§ What you will do
Please decide whether each of the following statements agrees with the film synopsis, answering yes or no and quoting the words from the synopsis that settle it. 1. Humankind's first contact with an alien race happens by accident. 2. Eron Ryle is a politician in the government on Earth. 3. James Ford is a war hero with a job when Ryle recruits him.

§ Page extract

>> Begin

Across the opening credits we get a potted history of future humankind and its expansion across the galaxy. A couple of hundred years from now, mankind experiences its long-awaited first contact with an alien race.
It isn't handled diplomatically, like Kirk or Picard or Janeway would have delicately shepherded through. It happens accidentally, with two staff at a remote mining site on an even remoter planet firing their guns blindly into the dark at the rustling noises outside their campsite.
This starts a clock that the rest of the film plays against as the government back on Earth strategises its approach, but knowing that waiting for politicians to make a decision could spell disaster, the mining planet's military commander, Eron Ryle (Grillo), takes action.
Ryle pulls together a response team of specialists he is familiar with, starting with disgraced and unemployed war hero James Ford (Willis) and Ford's former girlfriend, ethnologist Dr Gross (Perrey Reeves).

>> End

§ Dataset content
>> Begin

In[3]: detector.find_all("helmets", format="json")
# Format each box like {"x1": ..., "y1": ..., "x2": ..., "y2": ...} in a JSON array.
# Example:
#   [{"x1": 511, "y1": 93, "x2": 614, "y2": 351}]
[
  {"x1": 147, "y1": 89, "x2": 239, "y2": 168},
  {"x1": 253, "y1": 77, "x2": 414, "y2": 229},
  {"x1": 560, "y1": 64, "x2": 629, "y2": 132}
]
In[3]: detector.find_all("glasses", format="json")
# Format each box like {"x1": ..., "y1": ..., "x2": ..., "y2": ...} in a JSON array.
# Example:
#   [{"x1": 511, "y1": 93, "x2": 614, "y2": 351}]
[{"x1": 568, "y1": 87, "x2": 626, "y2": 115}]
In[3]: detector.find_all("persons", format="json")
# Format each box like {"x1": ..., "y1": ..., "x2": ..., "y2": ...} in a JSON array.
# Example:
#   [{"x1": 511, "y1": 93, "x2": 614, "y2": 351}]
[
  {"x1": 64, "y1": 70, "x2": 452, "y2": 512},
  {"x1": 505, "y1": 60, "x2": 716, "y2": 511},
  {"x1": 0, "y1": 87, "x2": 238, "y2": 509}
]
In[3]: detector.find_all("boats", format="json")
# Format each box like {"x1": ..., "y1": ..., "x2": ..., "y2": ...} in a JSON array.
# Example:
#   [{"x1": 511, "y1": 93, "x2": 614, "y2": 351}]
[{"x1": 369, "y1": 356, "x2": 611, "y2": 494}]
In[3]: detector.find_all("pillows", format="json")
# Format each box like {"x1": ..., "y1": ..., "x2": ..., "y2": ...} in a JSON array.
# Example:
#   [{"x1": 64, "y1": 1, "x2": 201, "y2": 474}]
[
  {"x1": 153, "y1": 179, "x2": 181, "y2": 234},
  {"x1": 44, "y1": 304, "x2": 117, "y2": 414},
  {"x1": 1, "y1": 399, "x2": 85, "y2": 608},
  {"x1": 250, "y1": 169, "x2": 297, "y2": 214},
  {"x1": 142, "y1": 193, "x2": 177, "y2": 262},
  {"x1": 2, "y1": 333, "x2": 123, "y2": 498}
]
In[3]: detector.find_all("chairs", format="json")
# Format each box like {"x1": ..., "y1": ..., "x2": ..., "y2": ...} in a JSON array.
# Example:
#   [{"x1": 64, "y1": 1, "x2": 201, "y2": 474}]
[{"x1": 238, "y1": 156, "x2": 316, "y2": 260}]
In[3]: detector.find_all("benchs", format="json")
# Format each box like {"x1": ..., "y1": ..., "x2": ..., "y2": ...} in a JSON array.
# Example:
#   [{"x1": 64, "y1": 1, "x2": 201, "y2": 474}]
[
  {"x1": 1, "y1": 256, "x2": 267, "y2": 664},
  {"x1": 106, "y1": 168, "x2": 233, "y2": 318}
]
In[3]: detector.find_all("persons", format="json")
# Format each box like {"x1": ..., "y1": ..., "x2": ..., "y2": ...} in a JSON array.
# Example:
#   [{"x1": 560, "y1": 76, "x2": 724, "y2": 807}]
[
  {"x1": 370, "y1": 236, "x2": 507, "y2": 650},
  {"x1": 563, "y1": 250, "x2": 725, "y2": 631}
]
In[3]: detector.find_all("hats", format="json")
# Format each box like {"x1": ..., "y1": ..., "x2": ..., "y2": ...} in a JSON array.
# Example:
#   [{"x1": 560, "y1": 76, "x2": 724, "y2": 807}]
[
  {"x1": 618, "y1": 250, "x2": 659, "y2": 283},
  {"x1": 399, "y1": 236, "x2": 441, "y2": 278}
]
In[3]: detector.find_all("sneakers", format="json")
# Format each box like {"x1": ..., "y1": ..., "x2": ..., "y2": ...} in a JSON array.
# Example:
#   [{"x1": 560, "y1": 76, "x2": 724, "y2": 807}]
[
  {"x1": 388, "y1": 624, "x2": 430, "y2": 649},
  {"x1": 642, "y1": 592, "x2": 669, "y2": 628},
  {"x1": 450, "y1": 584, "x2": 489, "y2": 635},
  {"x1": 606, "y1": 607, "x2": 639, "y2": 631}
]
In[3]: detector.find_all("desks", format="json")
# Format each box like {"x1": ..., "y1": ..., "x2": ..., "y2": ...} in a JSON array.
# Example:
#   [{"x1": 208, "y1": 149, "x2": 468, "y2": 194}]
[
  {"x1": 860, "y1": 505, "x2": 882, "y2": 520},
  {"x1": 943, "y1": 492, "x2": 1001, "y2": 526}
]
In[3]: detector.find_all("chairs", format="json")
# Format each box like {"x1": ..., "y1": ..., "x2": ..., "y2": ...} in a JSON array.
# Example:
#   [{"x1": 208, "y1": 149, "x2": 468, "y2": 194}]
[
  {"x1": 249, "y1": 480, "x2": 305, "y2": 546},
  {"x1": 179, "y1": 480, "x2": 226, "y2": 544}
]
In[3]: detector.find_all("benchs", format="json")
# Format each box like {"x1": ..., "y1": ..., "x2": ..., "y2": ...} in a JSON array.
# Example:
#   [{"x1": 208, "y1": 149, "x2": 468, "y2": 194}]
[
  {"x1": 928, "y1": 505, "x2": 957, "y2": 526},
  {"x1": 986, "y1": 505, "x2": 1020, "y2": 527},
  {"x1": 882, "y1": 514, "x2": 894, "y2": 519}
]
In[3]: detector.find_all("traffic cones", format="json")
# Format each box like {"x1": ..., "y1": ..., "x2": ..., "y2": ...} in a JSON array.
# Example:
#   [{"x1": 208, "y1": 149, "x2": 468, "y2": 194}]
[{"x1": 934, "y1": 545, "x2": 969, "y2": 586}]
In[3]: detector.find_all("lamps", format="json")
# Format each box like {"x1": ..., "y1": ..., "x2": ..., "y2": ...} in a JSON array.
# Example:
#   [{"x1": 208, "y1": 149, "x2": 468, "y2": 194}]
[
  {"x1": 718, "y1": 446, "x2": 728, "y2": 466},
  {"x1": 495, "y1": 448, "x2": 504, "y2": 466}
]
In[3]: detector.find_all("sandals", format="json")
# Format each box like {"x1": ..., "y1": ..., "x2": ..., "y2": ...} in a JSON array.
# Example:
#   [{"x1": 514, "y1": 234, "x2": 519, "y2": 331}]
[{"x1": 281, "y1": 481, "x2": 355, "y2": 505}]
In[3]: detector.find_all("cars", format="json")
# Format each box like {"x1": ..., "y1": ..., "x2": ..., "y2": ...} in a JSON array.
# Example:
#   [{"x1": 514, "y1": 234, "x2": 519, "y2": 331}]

>> End

§ Task response
1. Yes: "It happens accidentally"
2. No: "the mining planet's military commander, Eron Ryle (Grillo)"
3. No: "disgraced and unemployed war hero James Ford (Willis)"